DIRECTION:
Reproduce verbatim the data lines from the one containing "From the observer's" through the one containing "13.4 meters", both included. Output only those lines.

Spatial relation data:

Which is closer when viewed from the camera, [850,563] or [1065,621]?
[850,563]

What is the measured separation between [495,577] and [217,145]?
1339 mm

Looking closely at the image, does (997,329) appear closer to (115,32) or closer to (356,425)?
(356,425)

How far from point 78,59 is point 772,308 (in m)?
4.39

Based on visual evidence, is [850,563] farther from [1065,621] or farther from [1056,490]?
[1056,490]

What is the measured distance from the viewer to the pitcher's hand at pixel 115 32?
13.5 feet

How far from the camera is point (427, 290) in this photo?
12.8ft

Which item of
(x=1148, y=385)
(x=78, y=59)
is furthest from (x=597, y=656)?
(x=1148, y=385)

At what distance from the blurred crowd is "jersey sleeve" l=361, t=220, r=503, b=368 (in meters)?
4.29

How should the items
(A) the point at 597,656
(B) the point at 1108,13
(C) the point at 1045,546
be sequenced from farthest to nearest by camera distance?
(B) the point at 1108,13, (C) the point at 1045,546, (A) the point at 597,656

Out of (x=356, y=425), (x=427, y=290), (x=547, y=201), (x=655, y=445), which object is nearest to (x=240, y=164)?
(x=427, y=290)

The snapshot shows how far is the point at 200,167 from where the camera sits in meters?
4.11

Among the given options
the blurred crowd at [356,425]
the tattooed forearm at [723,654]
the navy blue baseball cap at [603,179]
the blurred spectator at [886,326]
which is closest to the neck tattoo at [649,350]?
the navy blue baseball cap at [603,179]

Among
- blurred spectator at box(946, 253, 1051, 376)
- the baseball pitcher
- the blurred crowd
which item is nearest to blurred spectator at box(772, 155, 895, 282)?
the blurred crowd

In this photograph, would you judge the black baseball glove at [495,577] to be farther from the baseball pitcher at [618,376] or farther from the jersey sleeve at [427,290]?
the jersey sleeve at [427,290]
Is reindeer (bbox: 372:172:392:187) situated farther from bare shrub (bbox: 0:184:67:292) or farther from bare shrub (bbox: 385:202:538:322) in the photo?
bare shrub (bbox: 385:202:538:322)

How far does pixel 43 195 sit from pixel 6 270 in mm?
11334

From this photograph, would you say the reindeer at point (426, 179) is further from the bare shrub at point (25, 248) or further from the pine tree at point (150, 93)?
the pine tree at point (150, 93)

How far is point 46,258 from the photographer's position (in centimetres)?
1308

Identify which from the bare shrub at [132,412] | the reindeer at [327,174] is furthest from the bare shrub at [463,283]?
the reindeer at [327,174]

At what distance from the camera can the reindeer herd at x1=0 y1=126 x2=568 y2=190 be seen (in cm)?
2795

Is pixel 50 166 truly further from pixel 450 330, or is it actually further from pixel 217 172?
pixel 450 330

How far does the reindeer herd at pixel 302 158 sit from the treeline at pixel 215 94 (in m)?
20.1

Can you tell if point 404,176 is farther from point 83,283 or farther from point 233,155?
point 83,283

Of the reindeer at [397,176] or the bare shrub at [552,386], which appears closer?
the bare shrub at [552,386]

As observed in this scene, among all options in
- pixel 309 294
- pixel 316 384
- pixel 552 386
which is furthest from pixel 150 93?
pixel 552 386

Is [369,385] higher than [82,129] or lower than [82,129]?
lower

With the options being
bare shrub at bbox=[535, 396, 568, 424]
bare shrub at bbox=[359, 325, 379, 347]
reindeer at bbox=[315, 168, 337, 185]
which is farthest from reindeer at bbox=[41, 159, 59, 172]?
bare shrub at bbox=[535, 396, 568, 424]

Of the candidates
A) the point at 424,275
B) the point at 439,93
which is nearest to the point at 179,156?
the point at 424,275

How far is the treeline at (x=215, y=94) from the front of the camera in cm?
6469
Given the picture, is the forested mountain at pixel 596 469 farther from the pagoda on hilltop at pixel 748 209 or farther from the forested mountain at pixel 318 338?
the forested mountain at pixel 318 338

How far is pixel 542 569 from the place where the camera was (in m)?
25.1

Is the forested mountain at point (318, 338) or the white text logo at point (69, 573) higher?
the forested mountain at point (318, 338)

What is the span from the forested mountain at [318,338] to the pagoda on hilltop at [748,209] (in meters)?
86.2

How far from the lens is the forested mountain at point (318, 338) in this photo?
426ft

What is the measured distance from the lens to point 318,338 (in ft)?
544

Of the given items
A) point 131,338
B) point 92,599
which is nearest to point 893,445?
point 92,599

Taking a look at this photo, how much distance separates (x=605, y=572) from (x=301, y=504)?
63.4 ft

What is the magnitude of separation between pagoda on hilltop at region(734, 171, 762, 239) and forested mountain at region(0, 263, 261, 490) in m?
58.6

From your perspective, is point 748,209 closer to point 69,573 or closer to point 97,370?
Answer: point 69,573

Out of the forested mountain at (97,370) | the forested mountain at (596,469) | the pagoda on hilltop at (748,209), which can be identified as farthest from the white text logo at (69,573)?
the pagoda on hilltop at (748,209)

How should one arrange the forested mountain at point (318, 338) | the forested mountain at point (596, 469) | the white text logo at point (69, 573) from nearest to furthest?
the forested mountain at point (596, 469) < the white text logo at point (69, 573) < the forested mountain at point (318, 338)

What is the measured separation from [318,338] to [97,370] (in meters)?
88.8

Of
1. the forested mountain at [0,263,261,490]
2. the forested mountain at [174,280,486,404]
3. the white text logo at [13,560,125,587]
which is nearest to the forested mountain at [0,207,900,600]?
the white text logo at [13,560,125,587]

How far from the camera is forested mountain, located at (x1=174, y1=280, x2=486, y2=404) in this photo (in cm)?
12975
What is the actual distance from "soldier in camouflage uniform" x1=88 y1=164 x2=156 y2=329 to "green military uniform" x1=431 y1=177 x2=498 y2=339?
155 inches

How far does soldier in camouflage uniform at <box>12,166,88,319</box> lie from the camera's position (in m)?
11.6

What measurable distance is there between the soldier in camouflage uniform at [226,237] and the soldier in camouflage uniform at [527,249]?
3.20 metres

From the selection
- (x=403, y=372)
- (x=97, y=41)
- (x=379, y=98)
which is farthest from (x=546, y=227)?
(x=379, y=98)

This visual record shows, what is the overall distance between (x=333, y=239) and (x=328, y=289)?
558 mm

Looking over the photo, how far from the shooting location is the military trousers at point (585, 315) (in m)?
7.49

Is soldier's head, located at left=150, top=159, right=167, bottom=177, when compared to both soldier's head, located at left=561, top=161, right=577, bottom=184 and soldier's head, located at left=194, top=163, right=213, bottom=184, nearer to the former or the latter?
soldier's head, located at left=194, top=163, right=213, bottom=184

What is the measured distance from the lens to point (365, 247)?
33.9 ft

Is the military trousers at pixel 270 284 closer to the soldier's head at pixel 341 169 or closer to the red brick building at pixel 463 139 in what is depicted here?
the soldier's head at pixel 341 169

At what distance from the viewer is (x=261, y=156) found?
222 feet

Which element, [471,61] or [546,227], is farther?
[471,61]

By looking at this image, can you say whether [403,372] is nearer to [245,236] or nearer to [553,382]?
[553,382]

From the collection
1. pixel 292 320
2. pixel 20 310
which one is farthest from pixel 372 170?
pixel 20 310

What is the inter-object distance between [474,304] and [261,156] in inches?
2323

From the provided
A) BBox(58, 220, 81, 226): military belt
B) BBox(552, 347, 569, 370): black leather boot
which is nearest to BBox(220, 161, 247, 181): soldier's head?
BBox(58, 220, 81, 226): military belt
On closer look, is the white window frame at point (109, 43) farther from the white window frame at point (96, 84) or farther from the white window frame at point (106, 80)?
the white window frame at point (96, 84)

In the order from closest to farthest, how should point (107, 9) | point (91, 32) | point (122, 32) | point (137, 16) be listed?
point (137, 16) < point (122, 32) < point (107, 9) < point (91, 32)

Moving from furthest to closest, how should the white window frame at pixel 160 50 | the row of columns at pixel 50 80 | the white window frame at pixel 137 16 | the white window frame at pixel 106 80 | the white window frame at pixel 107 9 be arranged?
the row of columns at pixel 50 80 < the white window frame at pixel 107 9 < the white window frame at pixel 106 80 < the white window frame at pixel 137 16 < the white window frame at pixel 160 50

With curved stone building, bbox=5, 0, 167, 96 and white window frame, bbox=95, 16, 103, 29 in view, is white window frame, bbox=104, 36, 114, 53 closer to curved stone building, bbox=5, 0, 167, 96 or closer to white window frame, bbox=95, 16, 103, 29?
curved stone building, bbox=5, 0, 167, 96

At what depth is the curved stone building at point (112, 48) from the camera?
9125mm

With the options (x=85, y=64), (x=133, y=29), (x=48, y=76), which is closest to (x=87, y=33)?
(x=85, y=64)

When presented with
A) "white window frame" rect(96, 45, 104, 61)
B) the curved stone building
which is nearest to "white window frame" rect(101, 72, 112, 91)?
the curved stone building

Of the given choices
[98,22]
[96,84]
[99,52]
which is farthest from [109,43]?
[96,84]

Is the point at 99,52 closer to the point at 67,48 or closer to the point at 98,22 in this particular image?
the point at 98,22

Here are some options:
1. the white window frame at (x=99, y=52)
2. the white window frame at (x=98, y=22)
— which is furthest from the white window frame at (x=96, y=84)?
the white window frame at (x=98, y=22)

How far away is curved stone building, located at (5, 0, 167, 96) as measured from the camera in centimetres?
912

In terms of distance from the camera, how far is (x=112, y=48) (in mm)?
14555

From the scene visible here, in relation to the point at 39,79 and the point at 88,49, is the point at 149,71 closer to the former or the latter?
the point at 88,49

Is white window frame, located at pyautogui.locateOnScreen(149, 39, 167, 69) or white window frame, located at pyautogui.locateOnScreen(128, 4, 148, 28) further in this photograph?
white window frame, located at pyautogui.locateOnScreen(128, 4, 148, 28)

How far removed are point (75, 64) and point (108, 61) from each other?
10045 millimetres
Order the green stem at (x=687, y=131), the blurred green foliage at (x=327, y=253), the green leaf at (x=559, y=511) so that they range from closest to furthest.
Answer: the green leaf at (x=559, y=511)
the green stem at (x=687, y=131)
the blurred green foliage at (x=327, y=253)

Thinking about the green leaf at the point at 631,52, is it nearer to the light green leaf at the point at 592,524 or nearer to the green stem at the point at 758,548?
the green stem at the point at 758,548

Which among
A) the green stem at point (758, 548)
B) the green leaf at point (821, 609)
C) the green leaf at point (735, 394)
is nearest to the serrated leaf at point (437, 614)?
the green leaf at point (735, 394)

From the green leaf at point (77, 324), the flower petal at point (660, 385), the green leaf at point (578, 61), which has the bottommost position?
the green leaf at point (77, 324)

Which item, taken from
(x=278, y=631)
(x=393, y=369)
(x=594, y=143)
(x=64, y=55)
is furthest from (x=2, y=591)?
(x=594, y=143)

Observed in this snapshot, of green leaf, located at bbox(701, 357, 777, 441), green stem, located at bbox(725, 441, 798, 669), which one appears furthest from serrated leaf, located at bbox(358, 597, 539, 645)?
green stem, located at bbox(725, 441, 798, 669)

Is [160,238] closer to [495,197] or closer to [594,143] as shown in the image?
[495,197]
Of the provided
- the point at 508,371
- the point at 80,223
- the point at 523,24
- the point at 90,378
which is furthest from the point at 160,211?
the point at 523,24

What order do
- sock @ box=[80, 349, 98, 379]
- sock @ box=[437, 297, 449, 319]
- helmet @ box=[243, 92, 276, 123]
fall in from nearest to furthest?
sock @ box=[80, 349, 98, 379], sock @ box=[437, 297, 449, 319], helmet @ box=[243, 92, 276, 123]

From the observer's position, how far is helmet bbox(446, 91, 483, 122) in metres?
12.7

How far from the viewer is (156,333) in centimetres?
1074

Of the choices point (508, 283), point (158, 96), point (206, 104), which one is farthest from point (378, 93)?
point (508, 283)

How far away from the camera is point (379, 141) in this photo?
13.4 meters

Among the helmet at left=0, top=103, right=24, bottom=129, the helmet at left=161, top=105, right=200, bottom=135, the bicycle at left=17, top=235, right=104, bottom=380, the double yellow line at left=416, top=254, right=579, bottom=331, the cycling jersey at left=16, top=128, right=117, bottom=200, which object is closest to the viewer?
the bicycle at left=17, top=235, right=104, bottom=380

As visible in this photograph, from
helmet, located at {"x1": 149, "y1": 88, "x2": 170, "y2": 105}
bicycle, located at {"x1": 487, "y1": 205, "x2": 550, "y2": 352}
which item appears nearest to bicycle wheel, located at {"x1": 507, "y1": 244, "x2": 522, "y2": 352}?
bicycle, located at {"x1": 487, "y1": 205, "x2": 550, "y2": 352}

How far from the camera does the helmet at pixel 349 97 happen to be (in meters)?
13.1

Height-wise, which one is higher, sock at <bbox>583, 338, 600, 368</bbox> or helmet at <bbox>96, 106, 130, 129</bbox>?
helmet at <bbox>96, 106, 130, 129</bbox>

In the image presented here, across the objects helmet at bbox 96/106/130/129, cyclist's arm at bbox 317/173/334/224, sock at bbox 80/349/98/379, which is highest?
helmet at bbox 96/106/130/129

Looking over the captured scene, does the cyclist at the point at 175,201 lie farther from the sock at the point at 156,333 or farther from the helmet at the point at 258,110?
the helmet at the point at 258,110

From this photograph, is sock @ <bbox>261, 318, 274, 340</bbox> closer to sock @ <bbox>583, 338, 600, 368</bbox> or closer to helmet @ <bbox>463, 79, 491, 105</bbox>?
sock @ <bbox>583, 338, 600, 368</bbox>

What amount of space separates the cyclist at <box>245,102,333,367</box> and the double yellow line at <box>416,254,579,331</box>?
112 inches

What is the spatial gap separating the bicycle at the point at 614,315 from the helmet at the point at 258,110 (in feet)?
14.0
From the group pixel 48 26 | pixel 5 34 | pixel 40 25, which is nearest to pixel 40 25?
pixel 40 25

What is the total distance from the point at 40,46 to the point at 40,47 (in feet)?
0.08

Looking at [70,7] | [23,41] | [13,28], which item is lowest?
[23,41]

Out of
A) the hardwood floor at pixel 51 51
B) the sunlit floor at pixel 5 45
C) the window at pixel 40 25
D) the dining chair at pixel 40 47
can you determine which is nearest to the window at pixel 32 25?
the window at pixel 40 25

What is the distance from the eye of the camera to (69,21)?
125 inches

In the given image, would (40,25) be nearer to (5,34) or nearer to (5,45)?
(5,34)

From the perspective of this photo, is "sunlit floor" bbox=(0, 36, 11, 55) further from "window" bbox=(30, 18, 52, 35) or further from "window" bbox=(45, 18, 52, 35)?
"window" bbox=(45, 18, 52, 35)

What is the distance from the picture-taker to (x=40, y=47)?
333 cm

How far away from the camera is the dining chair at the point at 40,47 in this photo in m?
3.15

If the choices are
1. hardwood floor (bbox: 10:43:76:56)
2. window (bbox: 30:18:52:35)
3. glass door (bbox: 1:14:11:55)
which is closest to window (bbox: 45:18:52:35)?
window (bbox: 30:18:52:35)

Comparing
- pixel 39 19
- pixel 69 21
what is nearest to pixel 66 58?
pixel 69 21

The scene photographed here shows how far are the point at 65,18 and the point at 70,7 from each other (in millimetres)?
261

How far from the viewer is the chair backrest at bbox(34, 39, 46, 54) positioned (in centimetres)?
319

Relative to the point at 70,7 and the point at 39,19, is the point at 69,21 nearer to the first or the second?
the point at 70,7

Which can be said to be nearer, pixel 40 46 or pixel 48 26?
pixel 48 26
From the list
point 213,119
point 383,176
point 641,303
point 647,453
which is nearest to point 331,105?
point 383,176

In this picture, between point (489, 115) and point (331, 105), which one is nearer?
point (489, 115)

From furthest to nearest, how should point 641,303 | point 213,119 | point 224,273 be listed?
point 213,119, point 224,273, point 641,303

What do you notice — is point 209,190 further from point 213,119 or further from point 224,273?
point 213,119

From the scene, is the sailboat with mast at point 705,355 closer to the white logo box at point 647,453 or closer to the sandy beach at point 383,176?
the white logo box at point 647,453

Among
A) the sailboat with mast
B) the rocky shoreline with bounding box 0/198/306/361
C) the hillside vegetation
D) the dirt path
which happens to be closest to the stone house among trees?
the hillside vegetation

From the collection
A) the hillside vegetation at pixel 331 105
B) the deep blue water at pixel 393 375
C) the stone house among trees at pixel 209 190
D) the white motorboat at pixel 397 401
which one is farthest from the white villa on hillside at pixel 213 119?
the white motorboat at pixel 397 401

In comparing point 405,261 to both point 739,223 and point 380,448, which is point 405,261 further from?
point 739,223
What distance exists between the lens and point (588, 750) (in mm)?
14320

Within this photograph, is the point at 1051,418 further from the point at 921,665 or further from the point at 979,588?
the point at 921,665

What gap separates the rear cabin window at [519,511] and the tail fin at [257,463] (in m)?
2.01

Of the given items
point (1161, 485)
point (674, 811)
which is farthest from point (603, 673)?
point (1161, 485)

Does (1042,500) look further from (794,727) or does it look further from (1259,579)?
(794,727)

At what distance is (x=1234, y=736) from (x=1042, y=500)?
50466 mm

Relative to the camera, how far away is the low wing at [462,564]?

IN RESPONSE:
From the observer's position, how far is helmet bbox(446, 91, 483, 122) in metres?
12.7

How far from the viewer is (156,333) in centimetres?
1074

Of the choices point (508, 283), point (158, 96), point (206, 104), which one is farthest from point (378, 93)?
point (508, 283)

How far away from the camera is point (379, 141) in this photo?
13.4 meters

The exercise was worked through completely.